■ SELECTED EXCERPT ■
-- Start --
Financial requirements and costs
Work by Linham et al. (2010) into coastal defence unit costs, found that the cost of land claim by elevation raising in South-East Asia varies from US$3-5 per cubic metre of material used, at 2009 price levels. For land claim in Hong Kong Harbour, Yim (1995) stated the costs of land claim per square metre of claim are US$3.9 when utilising marine fill and US$6.4 when using land-based fill material (prices normalised to 2009 levels).
While these costs may be representative of South-East Asia, global unit costs for land reclamation are not widely available. The financial costs of land reclamation are dependent on a number of factors:
- Chosen method of reclaim (enclosing previously intertidal areas using hard defences or raising the elevation of previously submerged land)
- Availability and proximity of fill material from onshore or offshore sites
- Number, type, size and availability of dredgers
- Requirement for hard protection measures to defend reclaimed land from coastal flooding and erosion
- Project size and resulting economies of scale
- Estimated material losses
If land claim is conducted by enclosing previously intertidal areas, the additional costs of providing hard protective measures, such as seawalls or dikes, to prevent flooding and erosion of these areas is important. Ongoing maintenance costs for these structures must also be considered.
If land claim is achieved by raising the elevation of previously submerged land, the cost of fill material is likely to be the main determinant of project cost. In turn, this cost will be influenced by the availability of appropriate materials, their proximity to the construction site and the characteristics of the reclaim site – this influences the type of dredging equipment which can be used. Changes in the cost of fill material are likely to occur in future due to increased demand and greater restrictions on dredging.
Institutional and organisational requirements
The institutional and organisational requirements of land claim projects are likely to depend on the scale and ambition of the project. Small-scale land claim for agricultural uses is more likely to be achievable at the community level than large-scale island enlargement and creation as seen in Singapore or Dubai. These large-scale projects will require the involvement of large organisations and large amounts of funding.
-- End --
■ SUPPLIED MATERIAL ■
-- Start --
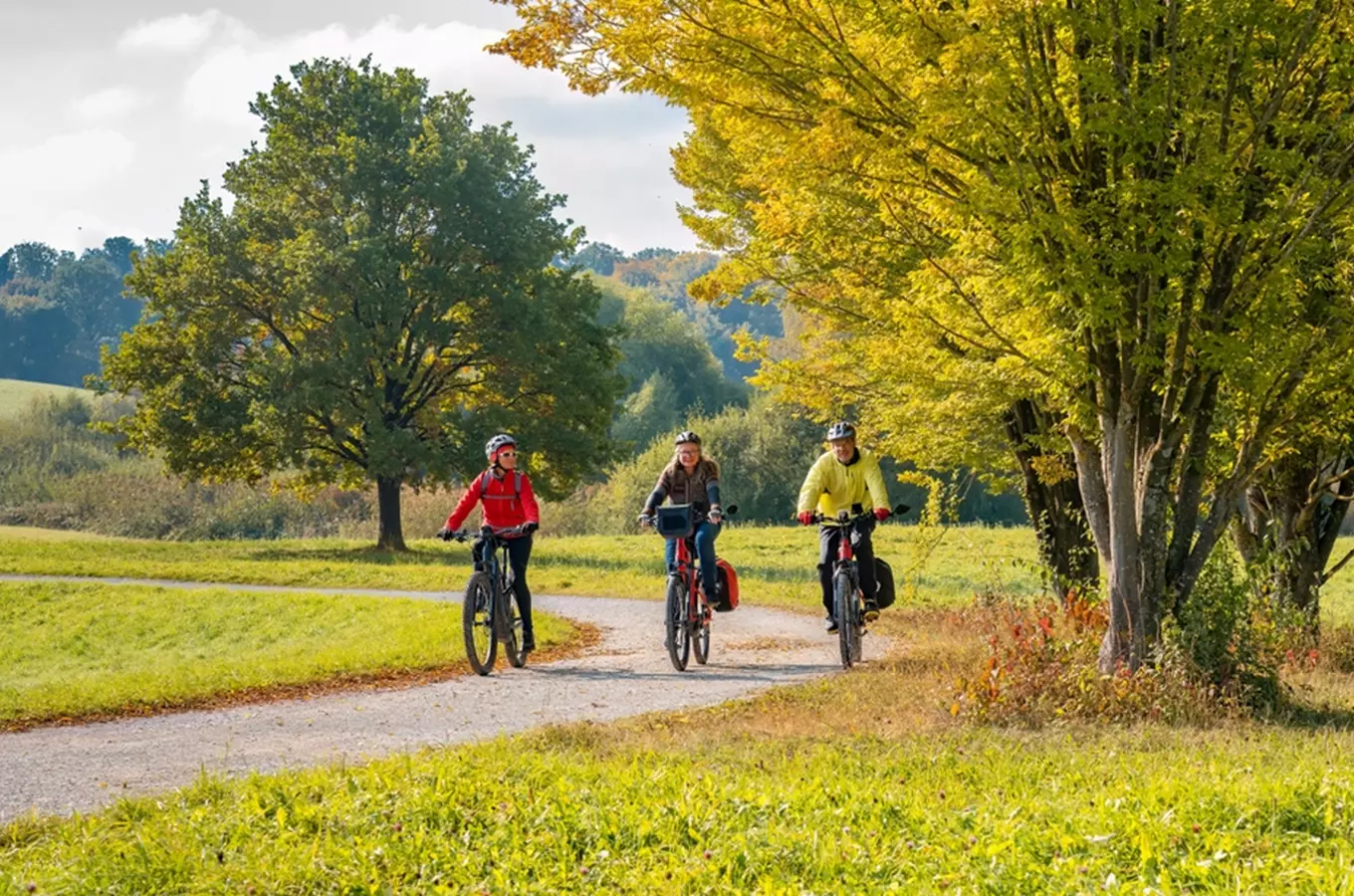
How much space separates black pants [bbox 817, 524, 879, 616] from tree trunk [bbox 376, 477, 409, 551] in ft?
72.8

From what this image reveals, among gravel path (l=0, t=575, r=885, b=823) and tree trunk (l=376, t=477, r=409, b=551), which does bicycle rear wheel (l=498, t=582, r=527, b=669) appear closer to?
gravel path (l=0, t=575, r=885, b=823)

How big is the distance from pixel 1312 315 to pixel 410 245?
82.3ft

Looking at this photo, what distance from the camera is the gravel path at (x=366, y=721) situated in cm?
704

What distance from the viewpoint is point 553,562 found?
1139 inches

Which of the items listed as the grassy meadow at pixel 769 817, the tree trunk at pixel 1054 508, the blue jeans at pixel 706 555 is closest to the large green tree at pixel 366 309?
the tree trunk at pixel 1054 508

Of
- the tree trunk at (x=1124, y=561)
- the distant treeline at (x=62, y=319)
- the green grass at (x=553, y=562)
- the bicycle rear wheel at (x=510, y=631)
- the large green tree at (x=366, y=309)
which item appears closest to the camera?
the tree trunk at (x=1124, y=561)

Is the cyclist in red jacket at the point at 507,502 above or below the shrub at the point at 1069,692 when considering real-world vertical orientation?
above

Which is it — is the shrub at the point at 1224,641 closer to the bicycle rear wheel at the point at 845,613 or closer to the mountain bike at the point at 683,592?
the bicycle rear wheel at the point at 845,613

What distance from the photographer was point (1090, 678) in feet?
28.6

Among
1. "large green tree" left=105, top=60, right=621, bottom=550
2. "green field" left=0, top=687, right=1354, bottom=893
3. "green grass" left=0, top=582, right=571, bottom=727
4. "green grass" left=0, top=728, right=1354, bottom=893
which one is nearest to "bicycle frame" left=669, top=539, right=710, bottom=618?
"green grass" left=0, top=582, right=571, bottom=727

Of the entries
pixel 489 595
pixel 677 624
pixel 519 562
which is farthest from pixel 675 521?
pixel 489 595

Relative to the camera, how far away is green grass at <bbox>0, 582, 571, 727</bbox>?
35.3ft

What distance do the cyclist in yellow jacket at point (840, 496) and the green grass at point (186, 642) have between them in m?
3.66

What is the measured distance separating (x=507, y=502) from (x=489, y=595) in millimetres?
787
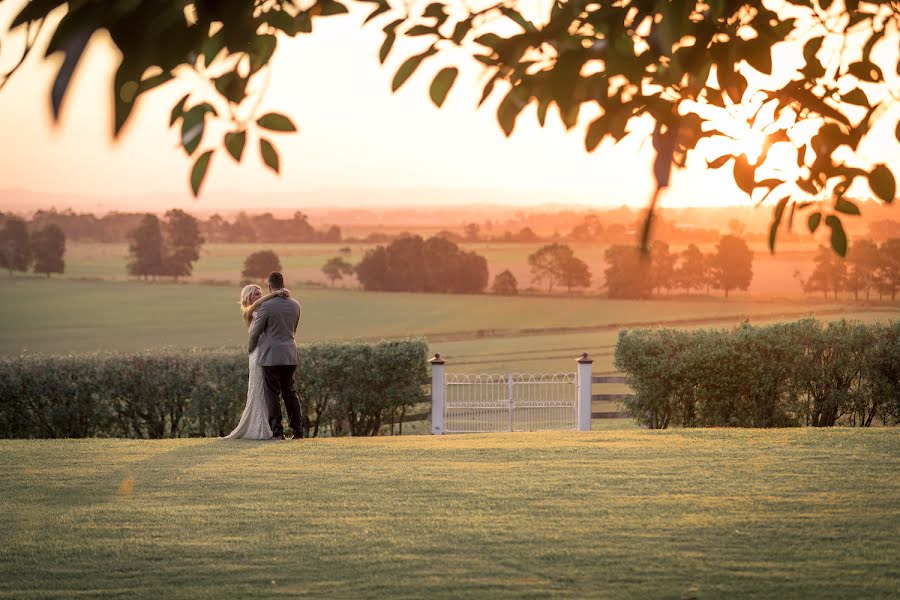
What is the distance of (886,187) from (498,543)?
3713 millimetres

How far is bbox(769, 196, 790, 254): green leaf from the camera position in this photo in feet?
12.0

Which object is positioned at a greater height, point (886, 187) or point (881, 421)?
point (886, 187)

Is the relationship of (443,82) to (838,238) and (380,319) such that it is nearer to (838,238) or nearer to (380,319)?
(838,238)

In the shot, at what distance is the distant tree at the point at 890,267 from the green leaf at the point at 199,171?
1032 inches

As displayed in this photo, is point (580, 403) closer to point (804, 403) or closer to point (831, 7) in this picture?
point (804, 403)

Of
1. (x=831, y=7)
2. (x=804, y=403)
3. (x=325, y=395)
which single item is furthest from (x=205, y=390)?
(x=831, y=7)

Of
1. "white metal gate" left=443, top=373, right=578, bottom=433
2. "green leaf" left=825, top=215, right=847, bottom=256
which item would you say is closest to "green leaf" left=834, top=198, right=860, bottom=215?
-- End --
■ SET EXERCISE 1 ■
In the excerpt on land reclamation costs, what cost per square meter did Yim (1995) give for land claim in Hong Kong Harbour using marine fill?
■ SET EXERCISE 2 ■
Write out the excerpt on land reclamation costs from "While these costs" to "previously submerged land)", switching "dependent" to "reliant".
■ SET EXERCISE 3 ■
Please proceed with the excerpt on land reclamation costs, continuing from where it stops.
The rows can be left aside.

■ FINAL RESULT 1 ■
US$3.9 per square meter, at 2009 price levels.

■ FINAL RESULT 2 ■
While these costs may be representative of South-East Asia, global unit costs for land reclamation are not widely available. The financial costs of land reclamation are reliant on a number of factors:
- Chosen method of reclaim (enclosing previously intertidal areas using hard defences or raising the elevation of previously submerged land)

■ FINAL RESULT 3 ■
Land claim on the upper intertidal margins will be the easiest to accomplish at a local level, due to the presence of a lower energy wave climate and reduced fill material requirements. Land claim in greater water depths will require the construction of significant defensive measures and will call for significant quantities of fill material.
Small-scale land claim projects have been undertaken for centuries and as such, the technological requirements of these schemes appear minimal. Historic projects tended to consist of dike construction to exclude the sea, followed by drainage measures. However, historic land claims have led to significant environmental problems which were not foreseen. These problems are discussed under the disadvantages of land claim. Therefore, while land claim may be possible at a local level, the impacts must be borne in mind and weighed carefully against the benefits. If a project goes ahead, involvement of organisations with a good scientific and technology base could serve to reduce negative impacts.
Barriers to implementation
One barrier to the use of land claim is potential long-term costs. Land claim creates land which will require protection from coastal flooding and/or erosion. This requires construction of defences such as seawalls or dikes with associated construction and ongoing maintenance costs.
Environmental concerns may provide another barrier to implementation. Land claim is most frequently undertaken in estuaries, due to the shelter afforded and availability of large areas of cheap, flat land, accessible from both land and sea (French, 1997). However, a number of bird, plant and animal species have specifically adapted to life in these zones. By reclaiming land in these areas, environmentally important intertidal habitats are lost, and knock-on impacts such as alterations to ebb/flood dominance may also occur. As a result, environmental opposition to land claim may mount. In the EU, compensation for lost habitats is required; this is likely to become more widespread in other countries throughout the 21st century.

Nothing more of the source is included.